"""

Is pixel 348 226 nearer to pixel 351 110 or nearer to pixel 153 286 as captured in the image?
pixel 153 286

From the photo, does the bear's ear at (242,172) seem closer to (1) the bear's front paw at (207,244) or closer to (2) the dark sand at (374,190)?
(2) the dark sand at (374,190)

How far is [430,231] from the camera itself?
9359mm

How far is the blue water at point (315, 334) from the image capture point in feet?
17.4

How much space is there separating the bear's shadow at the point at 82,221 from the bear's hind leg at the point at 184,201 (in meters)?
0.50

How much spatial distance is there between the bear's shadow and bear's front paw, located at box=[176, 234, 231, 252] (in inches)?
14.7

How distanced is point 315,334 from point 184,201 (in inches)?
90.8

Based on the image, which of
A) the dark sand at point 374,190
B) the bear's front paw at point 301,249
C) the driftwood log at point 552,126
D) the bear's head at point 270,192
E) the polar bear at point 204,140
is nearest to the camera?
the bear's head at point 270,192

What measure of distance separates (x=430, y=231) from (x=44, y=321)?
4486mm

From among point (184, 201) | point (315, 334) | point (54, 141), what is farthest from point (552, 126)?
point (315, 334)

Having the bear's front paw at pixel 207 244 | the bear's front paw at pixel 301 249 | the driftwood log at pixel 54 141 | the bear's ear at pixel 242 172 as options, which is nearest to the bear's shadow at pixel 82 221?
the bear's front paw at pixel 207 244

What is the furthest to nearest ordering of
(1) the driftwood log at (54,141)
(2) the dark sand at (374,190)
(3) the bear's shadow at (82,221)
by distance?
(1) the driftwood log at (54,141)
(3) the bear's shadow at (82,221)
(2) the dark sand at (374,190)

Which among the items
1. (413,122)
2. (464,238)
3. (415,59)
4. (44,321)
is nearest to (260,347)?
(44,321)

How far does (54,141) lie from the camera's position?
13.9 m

"""
"""

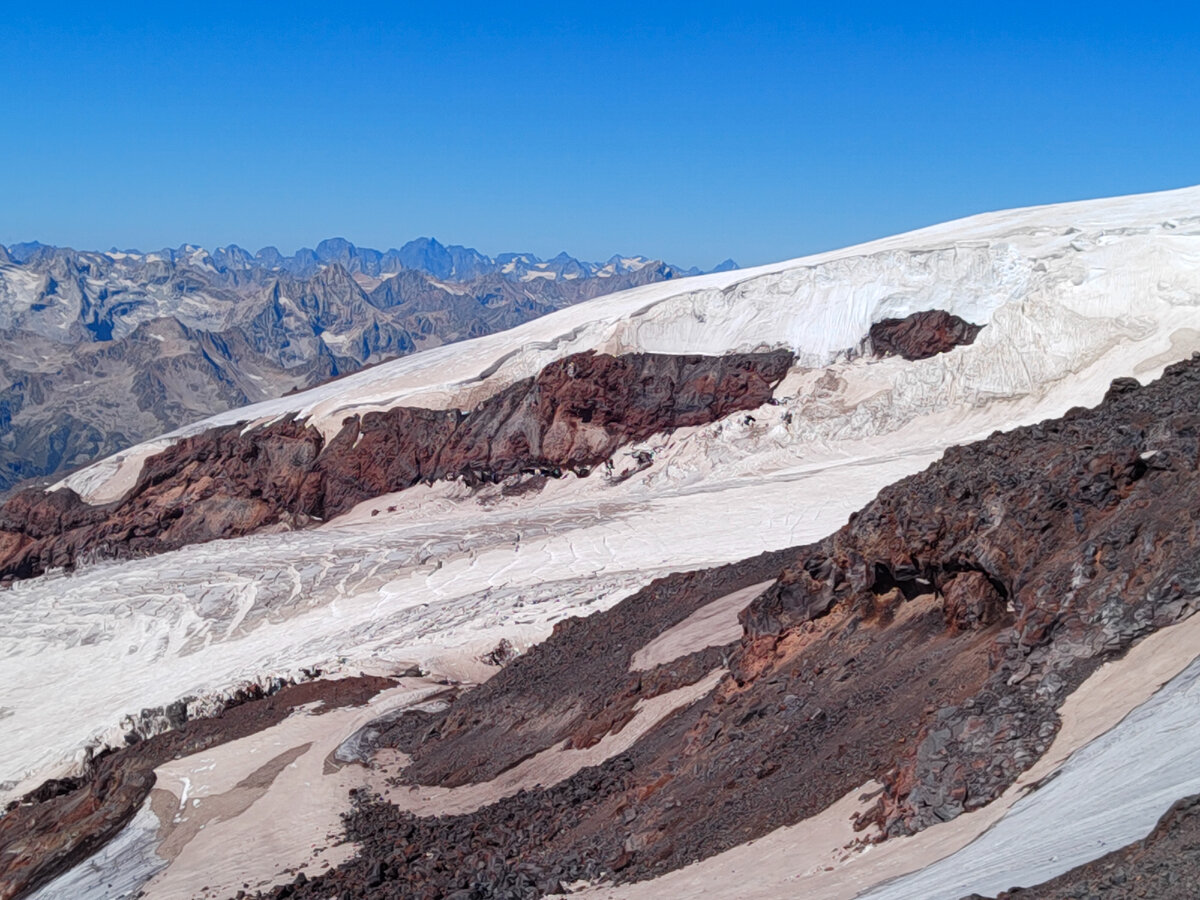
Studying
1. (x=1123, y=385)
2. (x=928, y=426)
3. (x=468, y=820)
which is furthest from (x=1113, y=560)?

"""
"""

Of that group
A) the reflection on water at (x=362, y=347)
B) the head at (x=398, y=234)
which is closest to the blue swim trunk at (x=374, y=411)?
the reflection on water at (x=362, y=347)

"""

GIVEN EXERCISE
Count how many of the lines in the three blocks above contain the word "blue", and reply with the number alone.

COMPLETE OUTPUT
2